Early to Bed, Early to Rise? Corporate Wellness Policies May Not Be Wise

Published June 20th, 2016 -  - 06.20.165


In April, the insurance company Aetna announced that it would pay their employees to sleep.  Specifically, for every 20 consecutive nights that workers sleep 7 or more hours, workers are paid $25, up to $300 per year.

As part of Aetna’s broader initiative to combat sleep deprivation – inspired by the CEO’s personal exposure with several near-death experiences – the press has championed Aetna’s policy and CEO.  Arianna Huffington commented, “It really changes the cultural delusion that most businesses have been operating under, which has been … the more exhausted and burned out the employees are, the more productive they are.”

Aetna’s policy addresses some obvious concerns.   But it’s far from perfect.

An “insomnia tax”? Potential legal issues

In discussing any employee wellness incentive, issues of privacy and discrimination are key concerns.  Specifically, wellness programs have the potential to not only reveal information about employees’ health conditions but also disadvantage employees.  In Aetna’s case, workers with chronic illnesses may not be able to get enough sleep in order to meet the program requirements.

While HIPAA does preclude disability-related inquiries by employers, it did include “an exception for programs of health promotion and disease prevention.”  The ADA carves out a similar exception for “voluntary medical examinations, including voluntary medical histories, which are part of an employee health program” as long as employees are neither required to nor penalized for not participating, because employees might then feel coerced to reveal their medical histories.

However, what qualifies as a penalty is unclear – although recent case law seems to give employers significant latitude.  For instance, in EEOC v. Honeywell International (2014), Honeywell employees who did not participate in a company wellness program were not eligible for the company-sponsored health savings account and had to pay a $500 surcharge.  The judge rejected the EEOC’s motion for a preliminary injunction because the ADA allows for an incentive to be “the absence of a surcharge.”

In response, the EEOC proposed a rule in April 2015 that seeks to cap the size of employer health program incentives at 30% of the total plan cost to prevent financial coercion.  But even so, as Kristin Madison pointed out on Health Affairs, that 30% cap could allow some employers to offer free premiums to employees if they consented to a wellness plan.

With only $300 on the hook, Aetna’s sleep program is likely not coercive.  However, to protect against discrimination, the ACA also requires employee wellness programs to be:

“Reasonably designed to be available to all similarly situated individuals.  Reasonable alternative means of qualifying for the reward would have to be offered to individuals whose medical conditions make it unreasonably difficult, or for whom it is medically inadvisable, to meet the specified health-related standard. . . . Individuals must be given notice of the opportunity to qualify for the same reward through other means.”

Although Aetna will allow employees to manually tally their own hours because of privacy concerns associated with wearables, at the moment I know of no reasonable alternative it will offer for people with chronic diseases.

Not more healthy, but more wealthy: implementation problems

Even if Aetna’s sleep program does comply with legal regulations, the program seems to be more of a public relations tactic than the substantial shift in work culture claimed.  In its roundup of workplace wellness programs, the WSJ points out that “companies can waste money on programs that won’t effectively address workers’ biggest health problems.”  This criticism might also apply to Aetna’s sleep program.

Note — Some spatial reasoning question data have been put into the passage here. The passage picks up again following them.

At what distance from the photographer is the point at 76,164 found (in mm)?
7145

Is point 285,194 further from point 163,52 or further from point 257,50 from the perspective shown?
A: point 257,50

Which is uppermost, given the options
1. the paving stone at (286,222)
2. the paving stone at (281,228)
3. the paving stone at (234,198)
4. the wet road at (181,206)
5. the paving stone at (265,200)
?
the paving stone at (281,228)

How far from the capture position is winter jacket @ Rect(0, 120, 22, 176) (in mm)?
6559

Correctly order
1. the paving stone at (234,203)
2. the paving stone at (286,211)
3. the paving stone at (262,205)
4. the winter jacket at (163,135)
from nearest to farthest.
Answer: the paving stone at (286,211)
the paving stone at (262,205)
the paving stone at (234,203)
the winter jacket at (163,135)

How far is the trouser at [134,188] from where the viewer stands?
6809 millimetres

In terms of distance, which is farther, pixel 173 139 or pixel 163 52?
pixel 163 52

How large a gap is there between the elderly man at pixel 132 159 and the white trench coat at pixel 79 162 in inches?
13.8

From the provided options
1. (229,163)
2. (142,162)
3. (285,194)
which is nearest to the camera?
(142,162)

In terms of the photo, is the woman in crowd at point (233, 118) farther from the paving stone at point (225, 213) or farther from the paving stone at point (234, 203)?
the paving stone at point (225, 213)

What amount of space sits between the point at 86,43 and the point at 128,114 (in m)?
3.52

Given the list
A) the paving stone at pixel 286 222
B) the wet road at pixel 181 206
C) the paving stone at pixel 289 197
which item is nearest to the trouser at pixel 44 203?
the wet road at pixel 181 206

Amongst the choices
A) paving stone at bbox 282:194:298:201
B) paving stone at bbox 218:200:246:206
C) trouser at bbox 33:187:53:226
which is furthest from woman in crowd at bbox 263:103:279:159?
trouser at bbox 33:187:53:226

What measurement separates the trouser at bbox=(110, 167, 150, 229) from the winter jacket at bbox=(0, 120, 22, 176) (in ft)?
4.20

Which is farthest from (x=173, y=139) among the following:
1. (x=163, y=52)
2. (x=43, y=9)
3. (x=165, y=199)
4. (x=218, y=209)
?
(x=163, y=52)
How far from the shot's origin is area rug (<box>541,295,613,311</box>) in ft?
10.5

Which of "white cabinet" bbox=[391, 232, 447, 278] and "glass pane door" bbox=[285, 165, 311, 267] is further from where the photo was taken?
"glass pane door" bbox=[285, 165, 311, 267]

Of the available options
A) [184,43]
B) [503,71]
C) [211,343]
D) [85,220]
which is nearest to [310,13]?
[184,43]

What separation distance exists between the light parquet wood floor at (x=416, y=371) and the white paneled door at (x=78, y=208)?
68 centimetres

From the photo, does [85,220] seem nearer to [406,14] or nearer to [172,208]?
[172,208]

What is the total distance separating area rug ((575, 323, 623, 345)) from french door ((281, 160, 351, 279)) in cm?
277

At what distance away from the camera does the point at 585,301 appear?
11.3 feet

First, getting seven hours of sleep will remain systematically harder for some groups of people that are not covered under the HIPAA, ACA or ADA guidelines, such as new parents and older people.  In a statement to Slate, Aetna clarified that the sleep did not need to be continuous in order to count towards the incentive.  Yet, it’s unclear how people would manage to find more time in their day to sleep absent a corresponding shift in workload.  Moreover, Slate, however, noted the manual entering of sleep time mentioned earlier could allow for falsification of hours.  If promotion and bonuses are based on relative performance, it seems likely that people could simply lie about how much they slept, and use one of those “seven hours of sleep” to work some more.  At its worst, this could stress workers further and create the perverse incentive to lie to one’s employer.  To that end, Aetna’s incentive program may not effectively address sleep deprivation.

Second, the funds for this sleep program might be better allocated towards effective incentives that have been empirically tested, such as the expansion of Aetna’s metabolic program, which has been shown to curb health costs and disease risk using diet and exercise coaching.  While Aetna has attempted to connect sleep levels to employee productivity, it hasn’t shown this empirically yet – the study statistic it uses to cite sleep’s effect on productivity appears to be from a second wellness program that included sleep as a component.  That is, it’s possible that the increase in employee productivity could have largely been driven by other components of the program, such as yoga and meditation.  Moreover, this second wellness program appears to be less cost-effective than the metabolic program described above.

While being paid to sleep is a great start, comprehensive rest and wellness for workers is still probably a dream.